Qualche settimana fa, “cena didattica” sull’Appennino emiliano. Organizzata – con le dovute cautele – da un amico architetto (e gastronomo) che crede nello straordinario potenziale di conoscenza, dunque di libertà, che il rapporto col cibo può regalarci se lo attiviamo in modo consapevole, riflettendo sulle prospettive, storiche, geografiche, economiche, tecnologiche, sociali, e beninteso gustative, che fanno del cibo un’esperienza complessa e tutta da capire. Di qui l’idea di partire dal cibo per aprire nuovi orizzonti, scegliendo ogni volta un protagonista diverso. Stavolta è di turno il mais, cioè la polenta.

“Cioè” la polenta? Fermiamoci a soppesare quel “cioè”. Da noi (in Italia, in Europa, nel Mediterraneo) mais vuol dire polenta. Non però nell’America centrale, terra di origine del mais, arrivato da oltre Oceano dopo i viaggi di Colombo. Un paradosso da spiegare. Gli indigeni d’America vivevano di mais – erano addirittura “fatti” di mais, secondo le leggende maya – ma nessuno ne faceva polenta, cioè bolliva in acqua la sua farina. Questo era tecnicamente impossibile: i chicchi di mais sono troppo duri, non si riducono in farina pestandoli nel mortaio. Solo una macchina, il mulino, è in grado di farlo, ma nell’America precolombiana il mulino non esisteva. Una millenaria tradizione aveva insegnato che il modo più efficace di trattare quel cereale era pestarlo in ambiente umido, aggiungendo acqua nel mortaio, assieme a sostanze acide (calce, conchiglie…) che ne favorivano lo scioglimento. Ne risultava una pasta, detta “massa”, che si metteva a seccare in forma di mattonelle prima di riutilizzarla per varie preparazioni.

Nel mondo mediterraneo, invece, il mulino era presente fin dall’antichità, usato per macinare ogni sorta di grani per ridurli in farina e poi ricavarne pane, pasta, polenta, secondo gli usi alimentari e le vocazioni di ogni cereale. La polenta, i contadini romani la facevano col farro; nel Medioevo si puntò sul miglio e su altri cereali come il panìco e il sorgo. Poi si cominciò a farla col nuovo cereale arrivato dall’America, che, essendo più produttivo, spodestò i cereali usati prima. Di quei grani, il mais prese il posto e talvolta il nome: “melega” (vecchio nome del sorgo) fu chiamato in Veneto; “millet” ossia miglio fu chiamato in Francia.

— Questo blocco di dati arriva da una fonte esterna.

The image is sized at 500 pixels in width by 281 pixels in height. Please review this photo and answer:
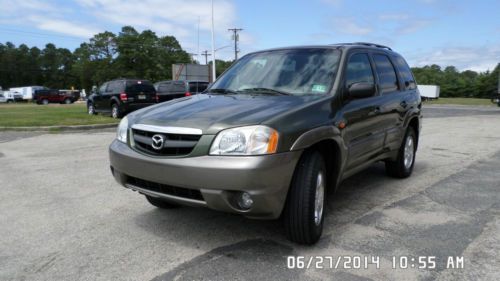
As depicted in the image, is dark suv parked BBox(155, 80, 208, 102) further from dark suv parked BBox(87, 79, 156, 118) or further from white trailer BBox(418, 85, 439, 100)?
white trailer BBox(418, 85, 439, 100)

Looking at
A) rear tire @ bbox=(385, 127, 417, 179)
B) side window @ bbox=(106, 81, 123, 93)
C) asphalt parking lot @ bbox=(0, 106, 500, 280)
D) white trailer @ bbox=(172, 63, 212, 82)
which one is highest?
white trailer @ bbox=(172, 63, 212, 82)

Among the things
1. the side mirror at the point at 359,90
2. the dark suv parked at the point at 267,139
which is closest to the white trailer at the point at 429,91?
the dark suv parked at the point at 267,139

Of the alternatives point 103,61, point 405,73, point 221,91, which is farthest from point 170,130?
point 103,61

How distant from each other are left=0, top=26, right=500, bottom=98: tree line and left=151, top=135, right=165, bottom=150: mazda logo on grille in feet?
206

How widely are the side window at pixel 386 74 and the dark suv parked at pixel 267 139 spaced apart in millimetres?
297

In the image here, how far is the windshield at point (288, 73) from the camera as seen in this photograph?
13.3 ft

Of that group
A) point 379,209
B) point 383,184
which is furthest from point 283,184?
point 383,184

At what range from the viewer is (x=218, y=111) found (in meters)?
3.46

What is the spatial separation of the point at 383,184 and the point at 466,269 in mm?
2625

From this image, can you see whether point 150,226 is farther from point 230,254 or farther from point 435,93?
point 435,93

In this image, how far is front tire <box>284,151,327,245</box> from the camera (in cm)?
327

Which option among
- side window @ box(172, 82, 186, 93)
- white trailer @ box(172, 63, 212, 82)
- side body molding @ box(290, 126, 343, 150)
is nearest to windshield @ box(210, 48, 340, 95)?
side body molding @ box(290, 126, 343, 150)

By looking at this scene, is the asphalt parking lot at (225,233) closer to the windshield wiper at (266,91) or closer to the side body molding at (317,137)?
the side body molding at (317,137)

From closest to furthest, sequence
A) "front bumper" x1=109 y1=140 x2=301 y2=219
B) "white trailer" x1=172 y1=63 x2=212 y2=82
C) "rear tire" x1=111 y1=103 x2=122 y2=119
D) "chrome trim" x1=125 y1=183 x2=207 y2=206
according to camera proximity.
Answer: "front bumper" x1=109 y1=140 x2=301 y2=219
"chrome trim" x1=125 y1=183 x2=207 y2=206
"rear tire" x1=111 y1=103 x2=122 y2=119
"white trailer" x1=172 y1=63 x2=212 y2=82
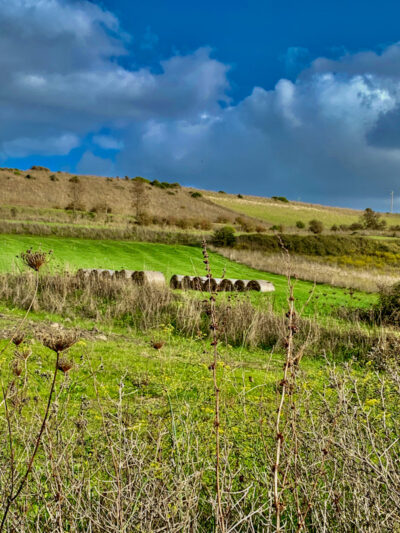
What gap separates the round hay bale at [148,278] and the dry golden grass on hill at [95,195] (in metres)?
37.1

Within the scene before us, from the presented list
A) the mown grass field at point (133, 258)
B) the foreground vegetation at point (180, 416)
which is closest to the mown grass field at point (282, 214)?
the mown grass field at point (133, 258)

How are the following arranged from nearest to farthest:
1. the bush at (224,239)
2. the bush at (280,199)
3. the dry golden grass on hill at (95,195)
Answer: the bush at (224,239), the dry golden grass on hill at (95,195), the bush at (280,199)

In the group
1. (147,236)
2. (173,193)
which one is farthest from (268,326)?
(173,193)

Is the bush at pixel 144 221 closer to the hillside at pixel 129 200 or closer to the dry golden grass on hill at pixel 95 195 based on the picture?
the hillside at pixel 129 200

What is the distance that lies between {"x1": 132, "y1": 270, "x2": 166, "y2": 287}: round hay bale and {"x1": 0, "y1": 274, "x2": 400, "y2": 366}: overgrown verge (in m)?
0.65

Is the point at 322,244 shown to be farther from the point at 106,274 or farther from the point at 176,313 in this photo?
the point at 176,313

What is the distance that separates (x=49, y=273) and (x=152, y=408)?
9.72 meters

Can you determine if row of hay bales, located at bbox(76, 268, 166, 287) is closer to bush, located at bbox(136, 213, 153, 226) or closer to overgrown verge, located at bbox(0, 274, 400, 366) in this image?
overgrown verge, located at bbox(0, 274, 400, 366)

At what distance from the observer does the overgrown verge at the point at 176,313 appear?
938cm

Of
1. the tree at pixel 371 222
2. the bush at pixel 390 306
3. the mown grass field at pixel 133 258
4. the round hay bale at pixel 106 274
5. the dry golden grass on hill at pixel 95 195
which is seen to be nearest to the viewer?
the bush at pixel 390 306

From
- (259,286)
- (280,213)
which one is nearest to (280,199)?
(280,213)

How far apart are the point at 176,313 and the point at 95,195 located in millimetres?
50807

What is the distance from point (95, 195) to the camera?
59.1 m

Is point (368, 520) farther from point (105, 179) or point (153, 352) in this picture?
point (105, 179)
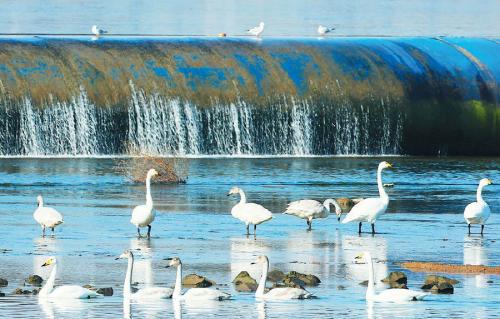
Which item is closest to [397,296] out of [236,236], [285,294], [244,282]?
[285,294]

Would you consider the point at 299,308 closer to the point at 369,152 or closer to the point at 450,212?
the point at 450,212

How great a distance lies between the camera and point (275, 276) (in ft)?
82.3

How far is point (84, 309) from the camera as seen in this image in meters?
21.9

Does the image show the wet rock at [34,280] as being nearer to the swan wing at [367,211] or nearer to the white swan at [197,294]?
the white swan at [197,294]

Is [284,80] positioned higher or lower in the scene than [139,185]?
higher

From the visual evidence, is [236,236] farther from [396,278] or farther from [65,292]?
[65,292]

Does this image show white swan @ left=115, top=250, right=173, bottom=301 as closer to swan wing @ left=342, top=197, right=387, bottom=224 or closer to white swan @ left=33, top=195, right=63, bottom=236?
white swan @ left=33, top=195, right=63, bottom=236

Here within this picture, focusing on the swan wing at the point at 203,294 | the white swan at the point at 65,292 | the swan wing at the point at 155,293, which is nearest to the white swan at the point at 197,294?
the swan wing at the point at 203,294

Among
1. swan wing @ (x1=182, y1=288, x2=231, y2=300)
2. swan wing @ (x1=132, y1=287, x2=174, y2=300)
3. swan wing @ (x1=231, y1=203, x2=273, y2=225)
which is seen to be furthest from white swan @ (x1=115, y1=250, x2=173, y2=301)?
swan wing @ (x1=231, y1=203, x2=273, y2=225)

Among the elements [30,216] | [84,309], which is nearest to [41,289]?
[84,309]

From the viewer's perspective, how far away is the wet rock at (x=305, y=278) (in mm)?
24359

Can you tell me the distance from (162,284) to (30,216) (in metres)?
10.2

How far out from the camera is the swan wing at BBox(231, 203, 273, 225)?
1198 inches

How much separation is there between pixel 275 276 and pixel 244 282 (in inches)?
37.1
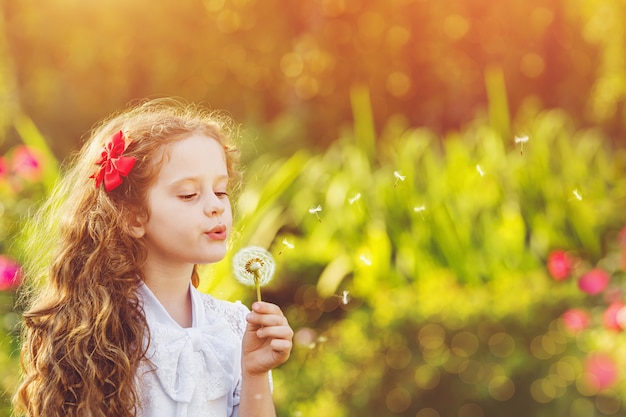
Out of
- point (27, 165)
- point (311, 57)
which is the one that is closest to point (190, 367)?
point (27, 165)

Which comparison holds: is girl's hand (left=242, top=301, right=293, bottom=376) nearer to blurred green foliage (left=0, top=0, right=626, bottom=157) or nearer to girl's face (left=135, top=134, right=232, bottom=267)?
girl's face (left=135, top=134, right=232, bottom=267)

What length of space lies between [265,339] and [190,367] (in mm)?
183

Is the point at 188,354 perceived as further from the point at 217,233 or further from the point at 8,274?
the point at 8,274

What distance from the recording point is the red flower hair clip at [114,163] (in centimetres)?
208

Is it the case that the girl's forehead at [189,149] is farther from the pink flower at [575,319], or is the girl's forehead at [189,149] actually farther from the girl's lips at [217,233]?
the pink flower at [575,319]

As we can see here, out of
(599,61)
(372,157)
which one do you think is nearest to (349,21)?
(599,61)

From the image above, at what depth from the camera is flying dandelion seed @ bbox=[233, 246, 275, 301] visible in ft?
6.69

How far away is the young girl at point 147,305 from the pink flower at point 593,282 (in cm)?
268

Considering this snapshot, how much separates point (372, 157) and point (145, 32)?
534 cm

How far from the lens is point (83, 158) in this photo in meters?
2.37

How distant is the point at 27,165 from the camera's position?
4418mm

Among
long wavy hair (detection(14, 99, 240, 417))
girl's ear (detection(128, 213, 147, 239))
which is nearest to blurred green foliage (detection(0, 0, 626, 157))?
long wavy hair (detection(14, 99, 240, 417))

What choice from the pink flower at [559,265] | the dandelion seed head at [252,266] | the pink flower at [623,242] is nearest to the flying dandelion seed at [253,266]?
the dandelion seed head at [252,266]

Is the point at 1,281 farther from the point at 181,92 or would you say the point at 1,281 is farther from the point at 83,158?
the point at 181,92
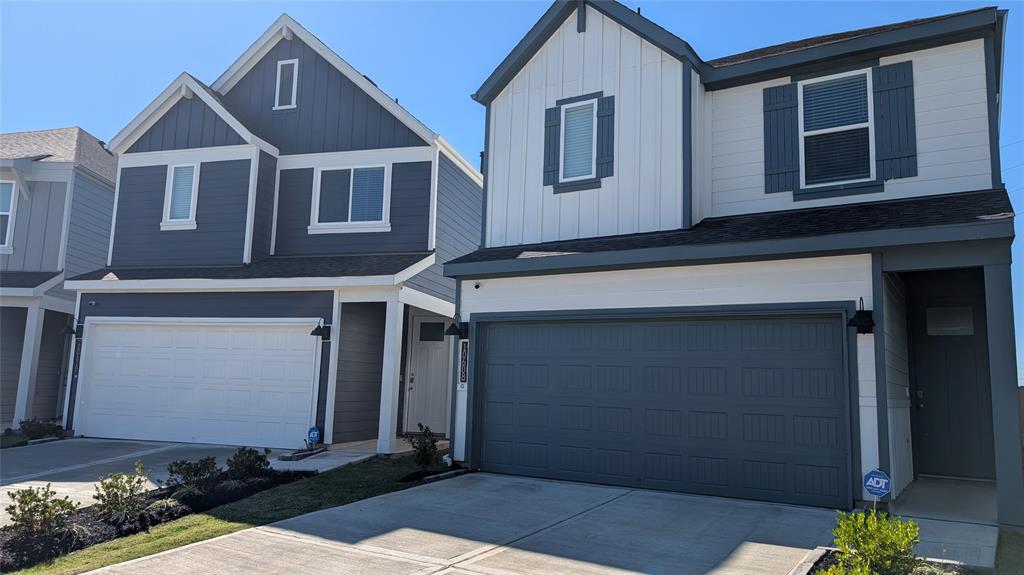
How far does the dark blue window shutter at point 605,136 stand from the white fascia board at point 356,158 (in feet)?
13.4

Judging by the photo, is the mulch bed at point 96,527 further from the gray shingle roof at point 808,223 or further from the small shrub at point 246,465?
the gray shingle roof at point 808,223

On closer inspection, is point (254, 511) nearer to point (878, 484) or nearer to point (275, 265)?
point (878, 484)

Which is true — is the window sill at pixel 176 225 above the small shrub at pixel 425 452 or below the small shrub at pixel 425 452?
above

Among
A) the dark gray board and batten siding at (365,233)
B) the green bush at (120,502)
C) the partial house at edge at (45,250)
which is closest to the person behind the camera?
the green bush at (120,502)

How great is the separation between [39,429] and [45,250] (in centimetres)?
520

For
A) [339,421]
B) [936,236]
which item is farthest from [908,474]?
[339,421]

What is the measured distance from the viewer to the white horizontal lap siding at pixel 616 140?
34.3 ft

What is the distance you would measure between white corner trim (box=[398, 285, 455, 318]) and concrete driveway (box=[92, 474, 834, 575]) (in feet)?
14.9

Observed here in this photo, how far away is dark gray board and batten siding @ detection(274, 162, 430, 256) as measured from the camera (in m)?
13.9

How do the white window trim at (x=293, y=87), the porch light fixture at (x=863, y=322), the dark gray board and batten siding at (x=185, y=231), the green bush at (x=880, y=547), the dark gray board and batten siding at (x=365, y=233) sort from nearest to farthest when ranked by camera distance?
the green bush at (x=880, y=547), the porch light fixture at (x=863, y=322), the dark gray board and batten siding at (x=365, y=233), the dark gray board and batten siding at (x=185, y=231), the white window trim at (x=293, y=87)

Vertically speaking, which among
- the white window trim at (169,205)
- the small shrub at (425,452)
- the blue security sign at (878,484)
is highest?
the white window trim at (169,205)

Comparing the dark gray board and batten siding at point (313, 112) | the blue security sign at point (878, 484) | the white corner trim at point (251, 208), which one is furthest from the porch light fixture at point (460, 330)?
the blue security sign at point (878, 484)

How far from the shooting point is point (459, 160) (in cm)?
1515

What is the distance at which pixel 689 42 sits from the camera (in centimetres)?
1059
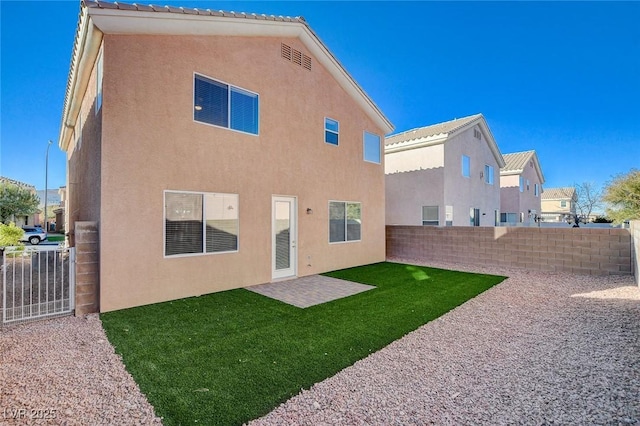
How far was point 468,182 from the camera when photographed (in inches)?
706

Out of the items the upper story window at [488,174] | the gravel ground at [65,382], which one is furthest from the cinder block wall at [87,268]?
the upper story window at [488,174]

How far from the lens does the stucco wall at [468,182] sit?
16.2 metres

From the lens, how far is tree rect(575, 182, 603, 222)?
3996 cm

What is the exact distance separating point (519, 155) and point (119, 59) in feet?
105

Esiste dunque, nella nostra storia alimentare, una polenta senza mais. Esiste anche dopo l’arrivo del mais, tant’è che Manzoni, nei “Promessi sposi”, ambientati nella Lombardia del Seicento, fa mangiare a Tonio una polenta “bigia” di grano saraceno – ben sapendo, il Manzoni, che a quell’epoca il mais non era ancora diffuso. Riflettere su un rapporto assai meno ovvio di quanto potrebbe sembrare (quello fra mais e polenta) è un modo per rendersi conto che nulla è ovvio, nella storia come nella vita.